Python API for bob.pad.base

Summary

Databases

bob.pad.base.pipelines.Database()

Base database class for PAD experiments.

bob.pad.base.database.FileListPadDatabase(...)

A PAD database interface from CSV files.

Score Functions

bob.pad.base.error_utils.split_csv_pad(filename)

Loads PAD scores from a CSV score file, splits them by attack vs bonafide.

bob.pad.base.error_utils.split_csv_pad_per_pai(...)

Returns scores for Bona-Fide samples and scores for each PAI.

bob.pad.base.error_utils.calc_threshold(...)

Calculates the threshold based on the given method.

bob.pad.base.error_utils.apcer_threshold(...)

Computes the threshold given the desired APCER as the criteria.

bob.pad.base.error_utils.apcer_bpcer(...)

Computes APCER_PAI, APCER, and BPCER given the positive scores and a list of negative scores and a threshold.

Details

class bob.pad.base.pipelines.Database

Bases: object

Base database class for PAD experiments.

all_samples(groups: str | list[str] | None = None) list[Sample][source]

Returns all the samples of the database in one list.

Giving groups will restrict the predict_samples to those groups.

abstract fit_samples() list[Sample][source]

Returns bob.pipelines.Sample’s to train a PAD model.

Returns:

samples – List of samples for model training.

Return type:

list

abstract predict_samples(group: str = 'dev') list[Sample][source]
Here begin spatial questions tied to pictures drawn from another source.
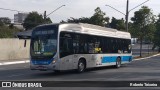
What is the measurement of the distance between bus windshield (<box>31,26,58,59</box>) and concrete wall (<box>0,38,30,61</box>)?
58.2ft

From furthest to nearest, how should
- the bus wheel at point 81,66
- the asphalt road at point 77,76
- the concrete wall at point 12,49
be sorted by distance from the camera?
1. the concrete wall at point 12,49
2. the bus wheel at point 81,66
3. the asphalt road at point 77,76

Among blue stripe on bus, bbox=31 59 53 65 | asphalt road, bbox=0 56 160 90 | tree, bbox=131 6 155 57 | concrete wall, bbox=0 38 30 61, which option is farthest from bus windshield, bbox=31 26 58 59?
tree, bbox=131 6 155 57

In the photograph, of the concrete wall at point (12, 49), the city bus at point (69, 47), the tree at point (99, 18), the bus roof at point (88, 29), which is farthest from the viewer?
the tree at point (99, 18)

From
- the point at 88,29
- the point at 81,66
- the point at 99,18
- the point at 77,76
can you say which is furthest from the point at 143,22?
the point at 77,76

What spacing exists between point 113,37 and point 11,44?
15347 millimetres

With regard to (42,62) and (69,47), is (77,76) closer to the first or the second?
(69,47)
Returns bob.pipelines.Sample’s to be scored.

Parameters:

group (str, optional) – Limits samples to this group

Returns:

samples – List of samples to be scored.

Return type:

list

class bob.pad.base.database.FileListPadDatabase(name, dataset_protocols_path, protocol, transformer=None, **kwargs)

Bases: Database, FileListDatabase

A PAD database interface from CSV files.

fit_samples()[source]

Returns bob.pipelines.Sample’s to train a PAD model.

Returns:

samples – List of samples for model training.

Return type:

list

predict_samples(group='dev')[source]

Returns bob.pipelines.Sample’s to be scored.

Parameters:

group (str, optional) – Limits samples to this group

Returns:

samples – List of samples to be scored.

Return type:

list

purposes()[source]
samples(groups=None, purposes=None)[source]

Get samples of a certain group

Parameters:

groups (str, optional) – A str or list of str to be used for filtering samples, by default None

Returns:

A list containing the samples loaded from csv files.

Return type:

list

Utility functions for computation of EPSC curve and related measurement

bob.pad.base.error_utils.calc_threshold(method, pos, negs, all_negs, far_value=None, is_sorted=False)[source]

Calculates the threshold based on the given method.

Parameters:
  • method (str) – One of bpcer20, eer, min-hter, apcer20.

  • pos (array_like) – The positive scores. They should be sorted!

  • negs (list) – A list of array_like negative scores. Each item in the list corresponds to scores of one PAI.

  • all_negs (array_like) – An array of all negative scores. This can be calculated from negs as well but we ask for it since you might have it already calculated.

  • far_value (float, optional) – If method is far, far_value and all_negs are used to calculate the threshold.

  • is_sorted (bool, optional) – If True, it means all scores are sorted and no sorting will happen.

Returns:

The calculated threshold.

Return type:

float

Raises:

ValueError – If method is unknown.

bob.pad.base.error_utils.apcer_threshold(desired_apcer, pos, *negs, is_sorted=False)[source]

Computes the threshold given the desired APCER as the criteria.

APCER is computed as max of all APCER_PAI values. The threshold will be computed such that the real APCER is at most the desired value.

Parameters:
  • desired_apcer (float) – The desired APCER value.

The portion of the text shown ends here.